• **Exercise requirements**:
Copy the passage of the pytensor forum reply between "1. Express everything" and "access to gradients.", inclusive, and switch "gradients" to "derivatives" throughout it.
[Begin Document excerpt]
I imagine you probably want just `pt.linalg.solve`, not `tensorsolve`. What are the dimensions of `A` and `BC`?

If you are going to wrap everything into an `Op`, you don’t need to use pytensor functions. Basically you have two choices:

1. Express everything using only pytensor functions. This means you don’t need a custom `Op` anywhere, and you will automatically get access to gradients.
2. Wrap your numpy code in a pytensor `Op`. In this case you don’t need to use pytensor functions, because everything in the `perform` method is just python code. You will not have gradients in this case, and will have to use a non-NUTS sampler.

In either case, what you dont want to do is mix pytensor and numpy. Pick one and implement it.

That said, unless you have extremely complex control flow, exotic linear algebra routines, or something else highly specialized, you are better off picking option 1. 99% of the time people think they’re in case 2, but actually they’re in case 1. It looks like this is probably the case for you. I’d try dumping this object oriented approach in favor of something more functional, and see if you can achieve the same results by using only pytensor functions everywhere (change all `np.` to `pt.`). Basically, break out the class methods into regular functions. You’re not doing anything object oriented anyway, you just make an Element, call a single method, then throw it away. You can get rid of the loop inside `FEpyMCsoln` by writing functions for single inputs then using `pt.vectorize` to broadcast your function across a batch of inputs (it works the same as `np.vectorize`).

Thanks, the problem is now solved and the code is running. The solution is not using the Op function, but try to use all function based on the pyTensor and not mixing up numpy and pyTensor.
[End Document excerpt]
[Begin Material]
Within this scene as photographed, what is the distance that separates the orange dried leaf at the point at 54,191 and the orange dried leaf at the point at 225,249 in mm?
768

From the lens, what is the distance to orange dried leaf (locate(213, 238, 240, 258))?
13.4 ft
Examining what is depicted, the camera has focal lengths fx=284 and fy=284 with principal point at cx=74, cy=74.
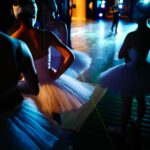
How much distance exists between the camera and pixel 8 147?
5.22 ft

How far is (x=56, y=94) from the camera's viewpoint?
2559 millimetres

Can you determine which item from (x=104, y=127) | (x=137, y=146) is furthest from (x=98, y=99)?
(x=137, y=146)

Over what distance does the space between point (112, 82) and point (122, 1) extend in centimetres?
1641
[End Material]
• **Finished answer**:
1. Express everything using only pytensor functions. This means you don’t need a custom `Op` anywhere, and you will automatically get access to derivatives.